___ Supplied text

Among the applications of these disordered systems, several are of biological interest. For instance, given certain disease and certain probability of its propagation, what percentage of a population will contract the disease? What is the speed to which the disease propagates among the population? These questions are of interest when the population is one of animals, persons or cells, just to mention a few. It is also useful on theoretical particle physics and ferromagnetic models. It has been used on search of extra-terrestrial intelligent life. And finally, it has also been used in propagation of orchard fires and expansion of rumors.

2. High dimensional data

Jointly with Jean Eudes Dazard and Sunil Rao, we are presently working now on a problem they have been working on. The problem originated with the PRIM algorithm, famous because of its usefulness in bump hunting (finding modes). In a recent paper, Dazard and Rao, using a mix of techniques, including mainly the PRIM algorithm and sparse principal components analysis, improved this bump hunting. Also recently, Wolfgang Polonik and Zailong Wang, published an article formalizing some aspects of the PRIM algorithm studying the rates of convergence of bump estimators to their parametric values. So part of what I am doing now, related to this model, is to mix that formalization of the algorithm by Polonik and Wang with Rao’s and Dazard’s method to see what the speed of convergence of the estimators in PRIM is (on continuous random variables and survival processes), once we apply the principal component analysis and the sparse principal component analysis to them.

Although my part is highly theoretical, this research is motivated by the need to find subclusters among clusters in genomic data dealing with cancer in such a way that it helps to improve assignment treatments. Also, it has a lot of applications on online marketing, for instance in websites like Amazon and its suggestions based on previous searches by the customer.

______
___ Input data

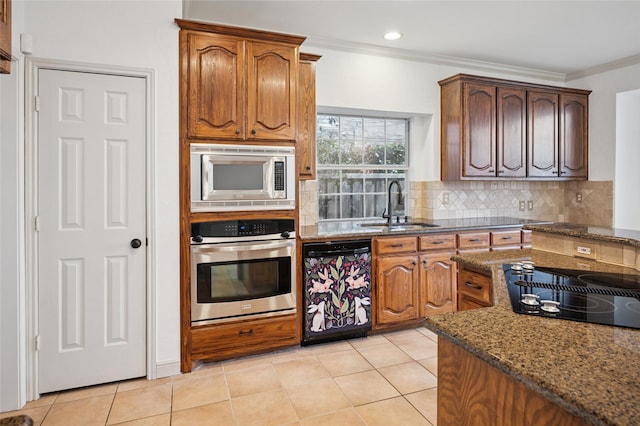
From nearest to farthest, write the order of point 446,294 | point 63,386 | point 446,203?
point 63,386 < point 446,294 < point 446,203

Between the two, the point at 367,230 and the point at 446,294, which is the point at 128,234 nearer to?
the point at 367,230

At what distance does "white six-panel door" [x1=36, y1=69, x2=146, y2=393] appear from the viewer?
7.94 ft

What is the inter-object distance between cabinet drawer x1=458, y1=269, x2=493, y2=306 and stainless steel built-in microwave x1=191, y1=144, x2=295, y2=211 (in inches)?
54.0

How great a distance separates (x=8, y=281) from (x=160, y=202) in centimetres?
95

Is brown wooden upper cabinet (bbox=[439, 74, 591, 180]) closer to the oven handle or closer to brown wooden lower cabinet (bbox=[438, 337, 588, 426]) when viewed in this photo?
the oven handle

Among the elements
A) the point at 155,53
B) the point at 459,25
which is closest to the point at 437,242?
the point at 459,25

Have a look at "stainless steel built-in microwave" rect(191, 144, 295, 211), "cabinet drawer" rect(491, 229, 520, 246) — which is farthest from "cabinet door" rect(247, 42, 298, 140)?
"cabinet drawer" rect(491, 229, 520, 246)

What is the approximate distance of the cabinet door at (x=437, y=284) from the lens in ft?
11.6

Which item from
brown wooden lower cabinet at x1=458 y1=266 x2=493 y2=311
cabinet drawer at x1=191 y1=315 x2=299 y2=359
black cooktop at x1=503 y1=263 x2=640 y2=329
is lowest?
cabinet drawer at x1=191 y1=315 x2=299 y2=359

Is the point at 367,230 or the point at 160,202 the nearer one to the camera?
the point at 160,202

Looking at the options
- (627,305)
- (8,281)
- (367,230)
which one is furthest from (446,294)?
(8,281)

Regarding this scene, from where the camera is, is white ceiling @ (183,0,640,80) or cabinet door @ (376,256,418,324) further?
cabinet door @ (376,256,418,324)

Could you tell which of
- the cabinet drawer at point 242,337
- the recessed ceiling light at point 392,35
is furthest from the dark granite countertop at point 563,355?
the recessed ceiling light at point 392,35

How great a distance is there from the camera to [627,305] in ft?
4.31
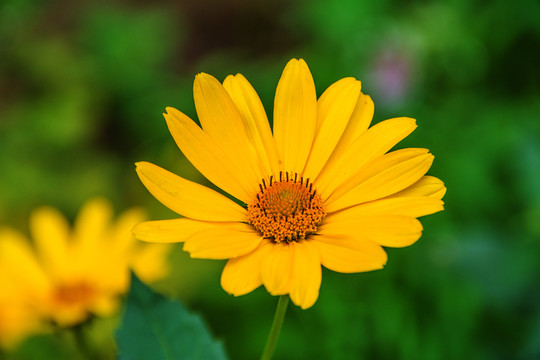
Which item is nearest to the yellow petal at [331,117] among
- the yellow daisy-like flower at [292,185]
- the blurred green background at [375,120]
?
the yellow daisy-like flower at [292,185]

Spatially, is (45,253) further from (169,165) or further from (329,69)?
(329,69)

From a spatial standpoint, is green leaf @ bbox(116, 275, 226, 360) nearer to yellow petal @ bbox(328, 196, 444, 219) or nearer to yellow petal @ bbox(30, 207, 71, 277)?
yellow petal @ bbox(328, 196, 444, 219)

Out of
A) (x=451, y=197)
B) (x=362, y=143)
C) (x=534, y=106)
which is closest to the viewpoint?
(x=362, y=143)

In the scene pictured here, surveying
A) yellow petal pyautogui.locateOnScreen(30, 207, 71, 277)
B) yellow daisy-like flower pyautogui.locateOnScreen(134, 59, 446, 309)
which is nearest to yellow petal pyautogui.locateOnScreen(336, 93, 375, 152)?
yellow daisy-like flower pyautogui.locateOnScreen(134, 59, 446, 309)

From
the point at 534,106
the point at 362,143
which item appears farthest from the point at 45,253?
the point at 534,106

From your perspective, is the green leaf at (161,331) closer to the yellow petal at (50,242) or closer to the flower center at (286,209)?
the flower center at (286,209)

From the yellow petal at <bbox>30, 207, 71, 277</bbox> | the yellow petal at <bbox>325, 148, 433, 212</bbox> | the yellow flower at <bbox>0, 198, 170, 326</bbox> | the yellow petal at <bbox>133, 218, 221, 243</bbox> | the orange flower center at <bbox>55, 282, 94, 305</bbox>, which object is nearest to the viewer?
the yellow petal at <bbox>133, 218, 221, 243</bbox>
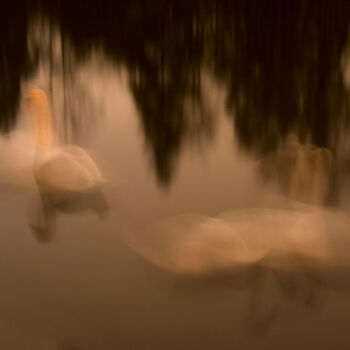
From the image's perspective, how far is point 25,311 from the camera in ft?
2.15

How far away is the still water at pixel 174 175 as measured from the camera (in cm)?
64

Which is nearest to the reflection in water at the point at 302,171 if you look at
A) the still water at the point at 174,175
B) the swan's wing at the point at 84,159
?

______

Write the next part of the research overview on disordered systems and high-dimensional data, picking up after its final sentence.

3. Target Search and the No Free Lunch theorems

Recently, Robert Marks and his collaborators have been working on target search. This is a work motivated by the famous “No Free Lunch” theorems, which state that, given a (small) target on a big wall, all target searches behave, on average, as a blind search (i.e., a search induced by a uniform distribution). Therefore, when the search is successful in few or relatively few steps, Marks and collaborators argue that there is an exogenous input of information on the search algorithm governing the search. Up to now, the research has been limited to fixed targets. However, an interesting and open questions arises when the targets are random. How does the search behave on these cases? For instance, if the target is a set of particles moving according to a random walk on a finite lattice (the search space), is there a difference —with respect to the fixed target— on the amount of exogenous information needed to reach the target? Of course, the result will depend on the dynamics and the random conditions we want to impose. These results have implications and applications on evolutionary algorithms.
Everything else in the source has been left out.